Join a cutting-edge and well-funded hardware startup in Silicon Valley as a Multi-chiplet fabric performance engineer within the Data Parallel Accelerator team. Our mission is to reimagine silicon and create Risc-V based Accelerated computing platforms that will transform the industry. Use of chiplets is key to maximize compute on each socket and cross-chiplet fabric play a critical role in ensuring that each compute element has a low latency and high bandwidth path to system memory. You will have the opportunity to work with some of the most talented and passionate engineers in the world to create designs that push the envelope on performance, energy efficiency and scalability. We offer a fun, creative and flexible work environment, with a shared vision to build products to change the world.
Requirements
- Knowledge of on-chip interconnection networks (NoC) including routing, arbitration, deadlock-avoidance and flow control methods.
- Experience in developing and working with interconnect-only as well as full-system simulators.
- Cycle accurate performance modeling experience using C/C++.
- Analytical modeling for fabric components with focus on latency and bandwidth.
- Ability to work well in a team and be productive under aggressive schedules.
- Proficiency in C or C++, Python and System Verilog.
- Experience with high-level simulators for power estimation is a plus.
- Excellent skills in problem solving, written and verbal communication, excellent organization skills, and highly self-motivated.
Responsibilities
- Work closely with fabric architects and micro-architects to define the multi-chiplet interconnection solution for Data Parallel Accelerator.

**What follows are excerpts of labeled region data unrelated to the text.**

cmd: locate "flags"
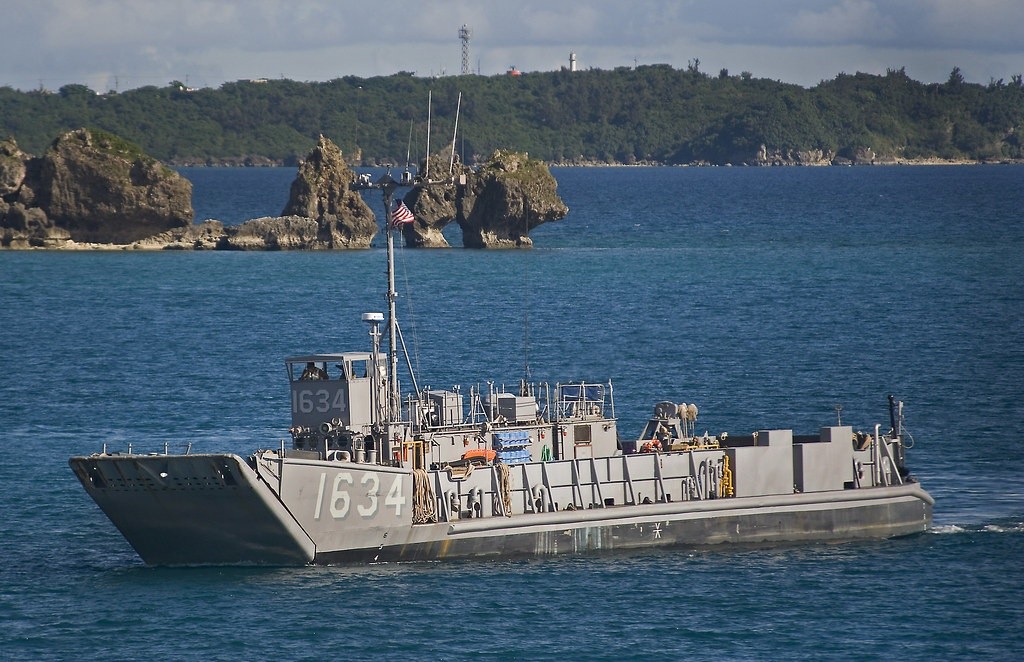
[390,198,414,228]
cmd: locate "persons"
[300,362,330,381]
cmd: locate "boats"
[66,197,934,567]
[350,174,380,190]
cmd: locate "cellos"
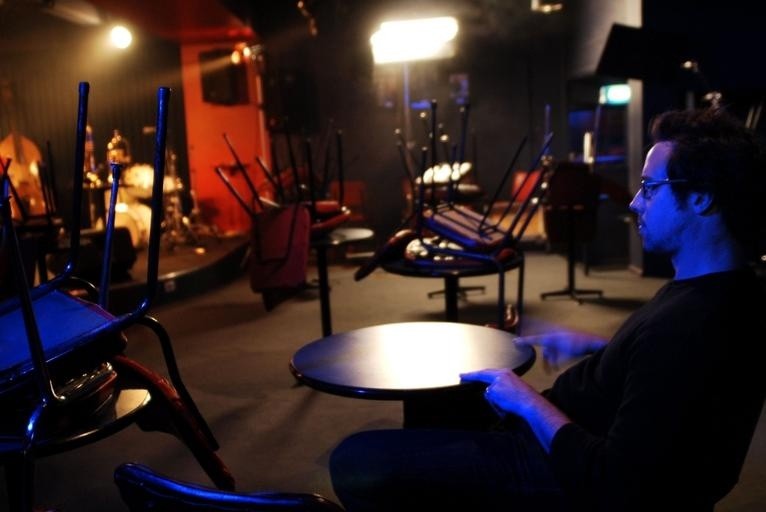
[0,79,65,242]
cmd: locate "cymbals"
[83,181,132,189]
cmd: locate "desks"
[292,321,535,511]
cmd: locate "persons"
[329,108,766,512]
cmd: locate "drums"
[96,203,152,249]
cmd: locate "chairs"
[115,464,337,511]
[207,96,604,334]
[1,78,240,489]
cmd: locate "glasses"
[640,178,689,200]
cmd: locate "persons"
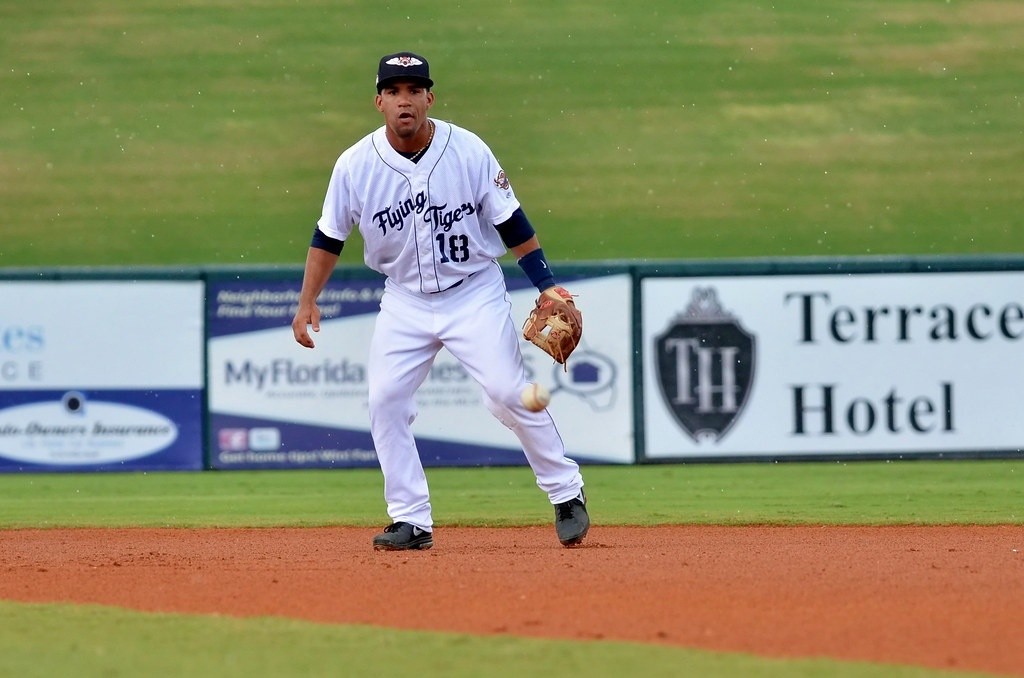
[290,52,592,554]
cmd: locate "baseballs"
[522,384,549,411]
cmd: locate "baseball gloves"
[522,286,582,372]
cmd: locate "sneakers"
[554,491,591,545]
[371,523,434,552]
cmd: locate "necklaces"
[384,121,433,161]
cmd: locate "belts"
[428,269,477,294]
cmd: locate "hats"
[375,52,435,93]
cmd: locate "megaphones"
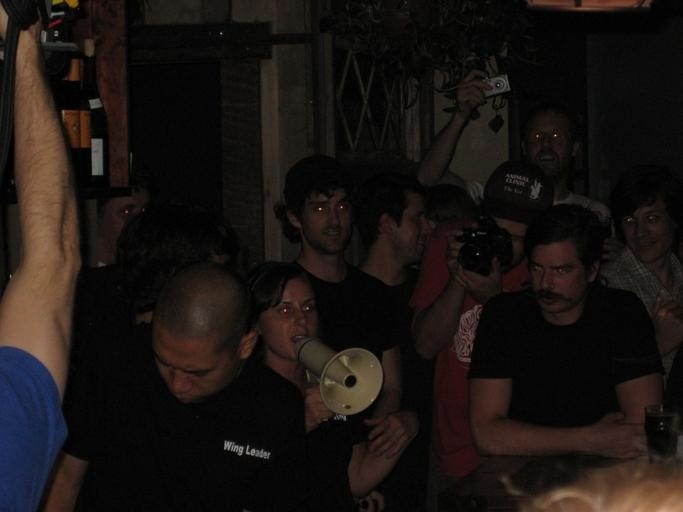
[293,337,383,416]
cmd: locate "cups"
[644,403,680,463]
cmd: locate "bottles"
[40,0,107,182]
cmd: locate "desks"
[432,453,626,511]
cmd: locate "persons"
[0,0,82,512]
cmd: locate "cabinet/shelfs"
[0,50,135,205]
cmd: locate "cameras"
[455,214,515,275]
[478,71,512,100]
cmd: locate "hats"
[480,158,557,228]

- Ability to represent key design details in a Python-based analytical model for peak bandwidth estimation under different traffic scenarios.
- Ability to represent architectural and micro-architectural details in cycle accurate performance models and setup performance / design space exploration studies using those models.
- Bringup and performance debug for multi-chiplet configs including full system compute and on-chip fabrics.
- Performance correlation of model with RTL - explore high performance strategies and validate that the RTL design meets targeted performance
- Develop performance verification tests to ensure quality of model and design.
Education and Experience
Bachelor’s degree plus 2 years of relevant industry experience.
Master’s or Ph.D with internship experience.